=== Input data ===

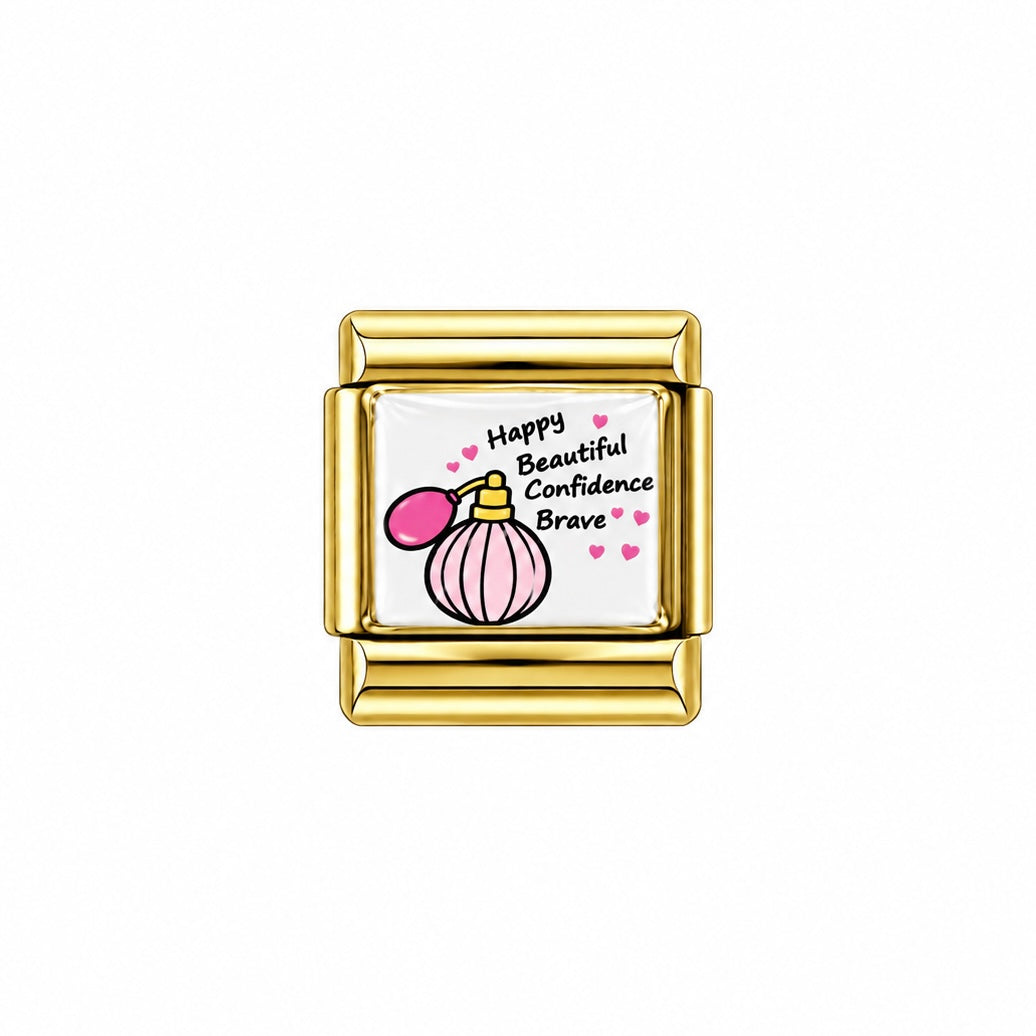 CHARM Perfume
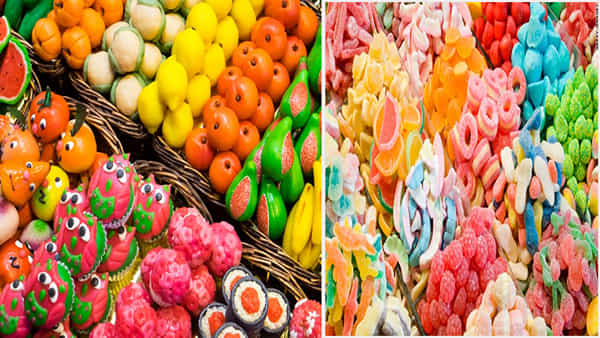 Artificial Food Color: అందంగా, ఆకర్షణీయంగా ఉందని రంగులు కలిపిన ఆహారం తినేస్తున్నారా.. మీ ఆయుస్సు తగ్గుతుందని తెలుసా..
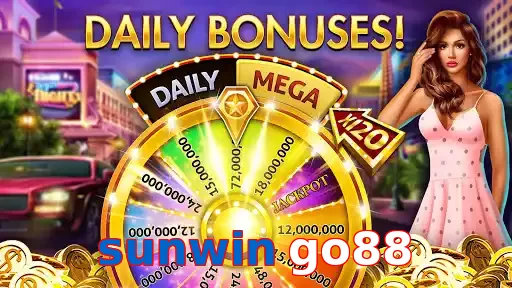 sunwin go88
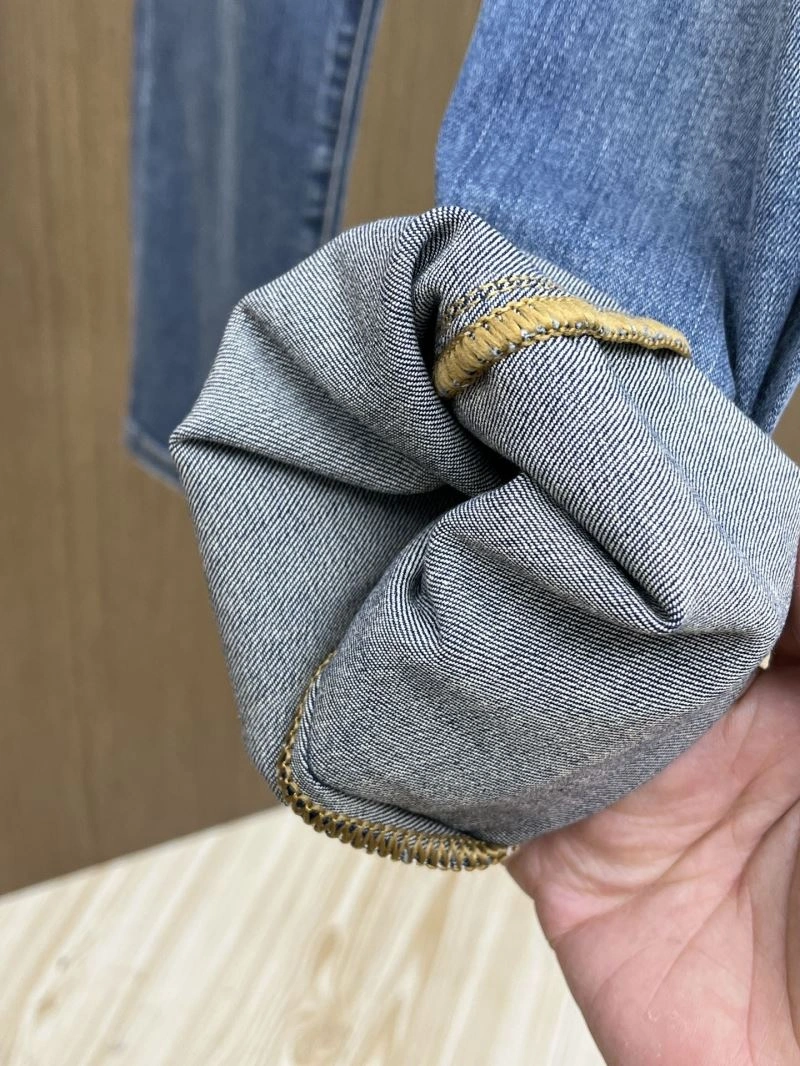 Unisex Burberry Jeans 101251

===

● **Activity**: All of the data above must be printed exactly, minus its pictures.

● **Answer to this exercise**:
 CHARM Perfume
 Artificial Food Color: అందంగా, ఆకర్షణీయంగా ఉందని రంగులు కలిపిన ఆహారం తినేస్తున్నారా.. మీ ఆయుస్సు తగ్గుతుందని తెలుసా..
 sunwin go88
 Unisex Burberry Jeans 101251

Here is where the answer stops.